→ TASKS:
**1.** In the piece about the How I learn book, change "collection" to "anthology" and write out the passage that begins at the words "How I learn is" and stops after "and personal experiences.".
**2.** Write what comes next in the piece about the How I learn book, picking up after its last sentence.

→ ARTICLE:
***

How I learn is a collection that was put together by Cork woman/Limerick resident teacher, Helen Bullock. The cover is illustrated by Thurles woman, Rachael Cooke.

We learn something new everyday, or so the saying goes, but this new collection of personal stories proves that old adage to be true. A broad range of people inside and outside of Ireland have come together to explain what they learn and how they do it, and how we can learn from their experiences.

#HowIlearn is a crowd sourced book featuring work from teachers, pupils and life long learners. #HowIlearn looks at different learning styles and personal experiences.

Contributors include Rick O’Shea from 2fm, Catherine Cronin, lecturer in NUIG, Pam O’Brien and Bernard Goldbach lecturers in LIT Thurles and regular users of ICT and technology in learning and many more.

Proceeds from How I learn will be donated to Barnardos, a charity which all contributors felt would benefit hugely from this project. Barnardos helps and supports children and families who are most at risk. Barnardos focuses on the increased emotional well-being of the child and family as well as improving learning and development. How I learn felt that Bernardos was the ideal fit and are delighted to be able to support them in all the work that they do.

***

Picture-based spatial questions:
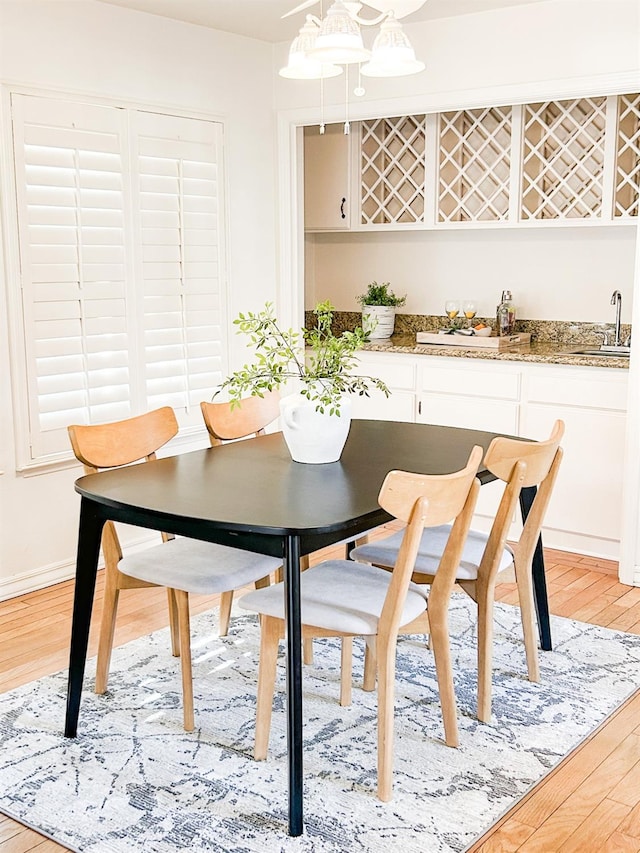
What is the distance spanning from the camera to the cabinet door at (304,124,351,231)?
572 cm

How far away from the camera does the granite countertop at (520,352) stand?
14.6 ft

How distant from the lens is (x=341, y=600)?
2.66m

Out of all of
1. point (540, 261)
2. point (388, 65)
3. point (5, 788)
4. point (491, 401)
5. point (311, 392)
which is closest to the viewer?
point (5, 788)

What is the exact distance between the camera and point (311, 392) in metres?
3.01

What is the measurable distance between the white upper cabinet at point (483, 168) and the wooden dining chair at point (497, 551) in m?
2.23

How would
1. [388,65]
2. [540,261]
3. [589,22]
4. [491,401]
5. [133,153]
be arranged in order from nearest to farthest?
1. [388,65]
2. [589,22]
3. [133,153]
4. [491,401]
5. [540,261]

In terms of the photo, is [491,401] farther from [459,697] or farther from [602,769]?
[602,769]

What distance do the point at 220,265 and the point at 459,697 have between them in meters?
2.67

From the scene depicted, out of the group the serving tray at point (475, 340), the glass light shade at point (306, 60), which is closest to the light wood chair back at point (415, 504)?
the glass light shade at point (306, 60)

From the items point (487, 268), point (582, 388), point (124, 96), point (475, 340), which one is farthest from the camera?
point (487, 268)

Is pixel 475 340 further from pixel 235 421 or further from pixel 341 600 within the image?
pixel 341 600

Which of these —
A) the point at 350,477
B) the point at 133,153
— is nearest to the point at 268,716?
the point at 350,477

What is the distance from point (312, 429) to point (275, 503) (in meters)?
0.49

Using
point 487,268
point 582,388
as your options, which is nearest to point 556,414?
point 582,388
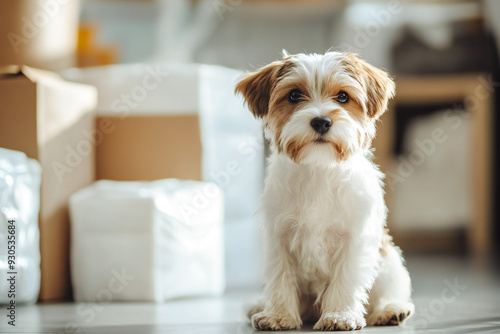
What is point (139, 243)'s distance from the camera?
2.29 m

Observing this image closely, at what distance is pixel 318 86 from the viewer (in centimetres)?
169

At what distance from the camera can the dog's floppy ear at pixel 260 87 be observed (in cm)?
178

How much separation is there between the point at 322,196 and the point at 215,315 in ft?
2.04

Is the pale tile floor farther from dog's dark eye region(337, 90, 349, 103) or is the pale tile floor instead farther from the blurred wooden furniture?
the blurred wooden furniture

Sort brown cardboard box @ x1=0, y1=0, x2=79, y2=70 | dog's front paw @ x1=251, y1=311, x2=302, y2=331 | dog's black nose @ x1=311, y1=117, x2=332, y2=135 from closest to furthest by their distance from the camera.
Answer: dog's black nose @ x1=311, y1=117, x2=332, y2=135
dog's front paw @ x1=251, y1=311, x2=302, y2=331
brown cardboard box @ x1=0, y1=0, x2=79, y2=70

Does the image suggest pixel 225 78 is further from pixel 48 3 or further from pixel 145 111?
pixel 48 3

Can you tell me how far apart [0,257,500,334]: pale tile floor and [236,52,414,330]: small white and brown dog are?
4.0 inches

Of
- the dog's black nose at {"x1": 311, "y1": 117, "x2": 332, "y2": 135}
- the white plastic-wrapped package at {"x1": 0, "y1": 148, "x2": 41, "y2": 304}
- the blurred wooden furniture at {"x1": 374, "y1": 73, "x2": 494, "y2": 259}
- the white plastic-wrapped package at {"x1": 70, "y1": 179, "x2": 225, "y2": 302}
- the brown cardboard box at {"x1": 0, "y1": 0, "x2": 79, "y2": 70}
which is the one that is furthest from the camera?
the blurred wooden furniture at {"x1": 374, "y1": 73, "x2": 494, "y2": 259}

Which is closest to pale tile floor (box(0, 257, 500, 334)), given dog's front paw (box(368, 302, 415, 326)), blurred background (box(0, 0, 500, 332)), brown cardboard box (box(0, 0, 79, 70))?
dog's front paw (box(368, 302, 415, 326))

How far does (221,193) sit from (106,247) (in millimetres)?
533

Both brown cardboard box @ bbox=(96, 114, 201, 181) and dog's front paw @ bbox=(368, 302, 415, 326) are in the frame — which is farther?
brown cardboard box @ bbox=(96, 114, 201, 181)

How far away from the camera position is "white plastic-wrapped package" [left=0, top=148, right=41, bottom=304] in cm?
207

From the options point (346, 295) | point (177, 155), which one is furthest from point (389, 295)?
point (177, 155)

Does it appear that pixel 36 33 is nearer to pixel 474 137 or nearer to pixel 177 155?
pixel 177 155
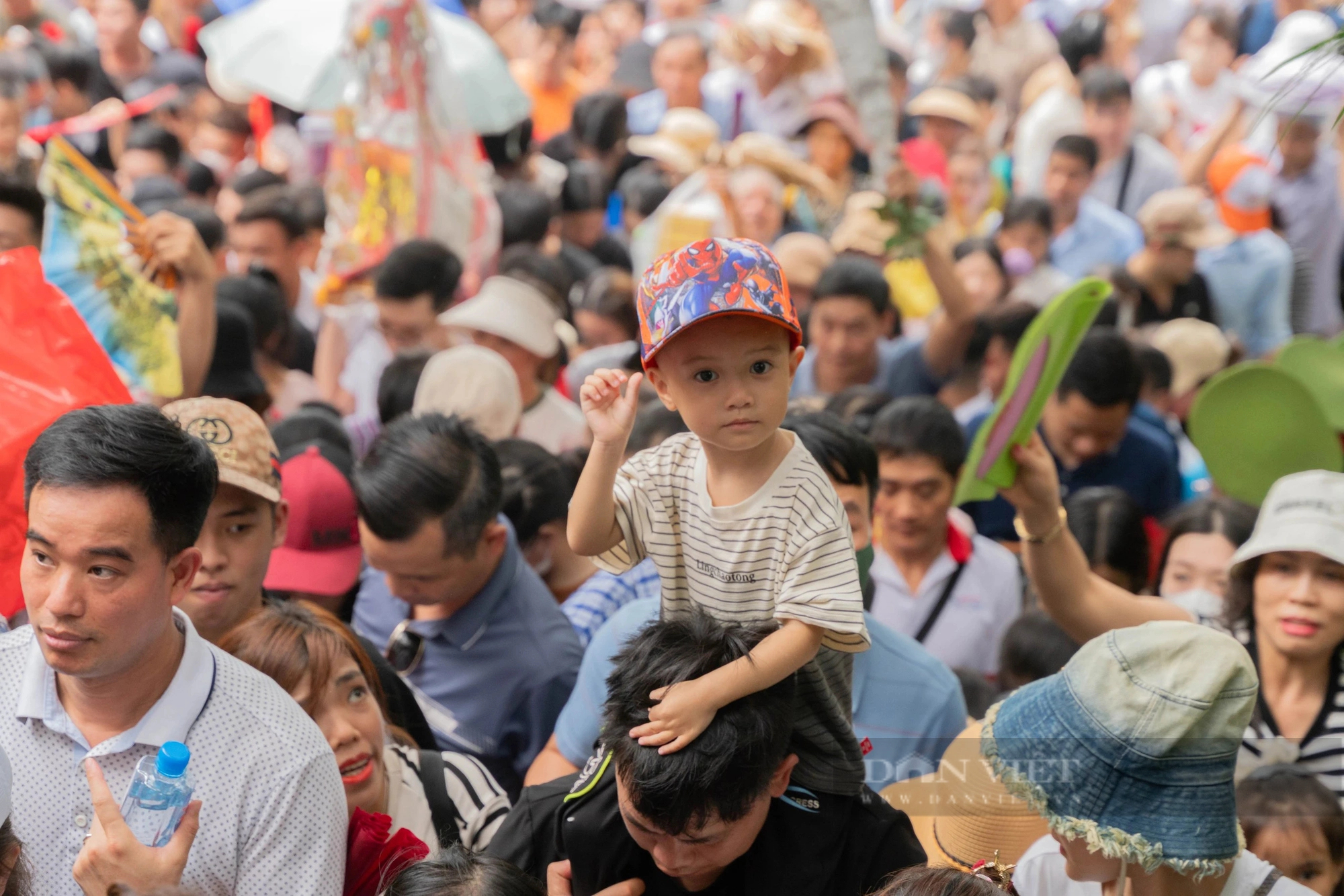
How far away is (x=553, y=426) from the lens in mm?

***

→ RESPONSES FOR EACH TASK:
**1.**
How I learn is a anthology that was put together by Cork woman/Limerick resident teacher, Helen Bullock. The cover is illustrated by Thurles woman, Rachael Cooke.

We learn something new everyday, or so the saying goes, but this new anthology of personal stories proves that old adage to be true. A broad range of people inside and outside of Ireland have come together to explain what they learn and how they do it, and how we can learn from their experiences.

#HowIlearn is a crowd sourced book featuring work from teachers, pupils and life long learners. #HowIlearn looks at different learning styles and personal experiences.

**2.**
“We all learn differently and the work Helen Bullock has done in How I learn brings that to the forefront of education, How I learn is a vital reminder to educators, parents and learners alike, to find their unique learning style and embrace it.” Ciaran Cannot TD, Minister of State, Department of Education and Skills.

“How I learn is one of those brilliant and passionately put together ideas that should be recommended to everyone” Rick O’Shea, presenter 2fm.

“I think How I learn is a great initiative – showing that, with regard to education, one size does not fit all.” Hazel Larkin, Dublin, Mother of two.

“Teachers can forget their students might learn differently to themselves. This book is a collection of the varied learning styles that might surface in a classroom, and which need to be met.” Caroline Carswell of Irish Deaf Kids.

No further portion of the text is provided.